Nestory Park hopes the garden will not only contribute toward its goals of sustainability for the site, but provide the community with an active and engaging space that would contribute to the Bayview neighborhood.
“I think we’ve landed on something amazing for the community, which was our intent from the start,” said Nestory Park’s Chief Executive Officer and Founder David Flaherty. The project’s urban green roof will be designed by Carmel, Calif.,-based Rana Creek, who also designed green roofs for the California Academy of Sciences and the Salesforce Transit Center.
Currently, the project site is occupied by a Stop ‘n Stor Mini Storage, although it will be demolished to make room for the upgraded facilities. Nestory Park’s plans for the six-story development also include 2,498 square feet of retail sales and service space, 15 vehicular parking spaces and five loading spaces. According Flaherty, the commercial storage warehouse will include units that are a variety of sizes, although specific sizes and quantities of each unit type have not yet been determined. However, the project team is planning on incorporating modular construction into its design to provide its future tenants with more flexible storage spaces.
“There is going to be a combination of larger and smaller spaces, because commercial uses are different,” said Flaherty. “Some businesses need more space, while others need less.
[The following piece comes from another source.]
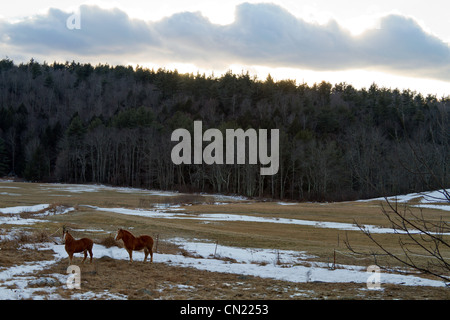 Two horses in field, Massachusetts, USA - Stock Photo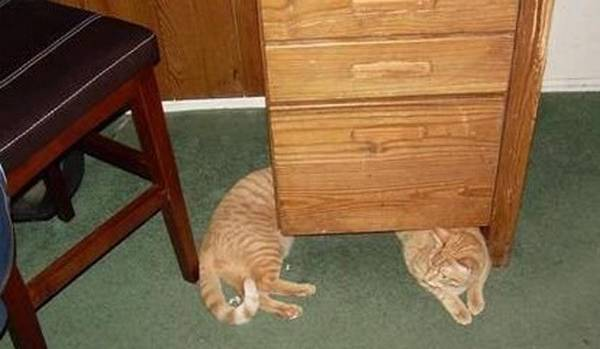 http://www.moillusions.com/sausage-cat-illusion/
You need to get the right mix, and it’s sort of a science.”
Initially, Nestory Park and the development team had planned on lining the commercial storage space portion of the development with retailers, to create a one-stop type of facility where businesses could produce and sell their wares.
“Nestory Park is about adaptive re-use around failed retail,” said Flaherty. “When we originally approached the City, we were going to rim the perimeter of our facility with active businesses that would have a front door, a name and some type of storage, where they could both create and sell.”
Flaherty admitted that while the City liked Nestory Park’s proposal, they asked the development team to focus on creating a project that used the existing zoning. However, Flaherty said that the need for commercial self-storage and spaces like it within the City of San Francisco is extremely high.
“If you’re a business today and need to store something, there is no place to store,” said Flaherty. “[Commercial storage spaces] have been torn down and converted to office buildings or ‘higher and better’ uses. The only commercial self-storage at-scale that we know that exists is the Cow Palace.”
The Jerrold Ave. site is aptly situated to cater to such businesses; the Bayview neighborhood is heavily commercial already, and the site is surrounded by businesses such as New Century Custom Cabinet, Floramor Studio Florist, EC Auto Body and Metalmen Sheet Metal Products.
“We’re actively going to solicit the business community at a very different level in the Bayview than other businesses have done,” said Flaherty.
The City of San Francisco released its preliminary project assessment for the development at the beginning of December 2018, and Nestory Park hopes to wrap up the approvals process throughout 2019 and break ground on the development in 2020.
“With the track record we have on this site, we are going to proceed immediately [with construction],” said Flaherty. “I think we’re going to make the Bayview proud, meaning that the building itself will be something different.”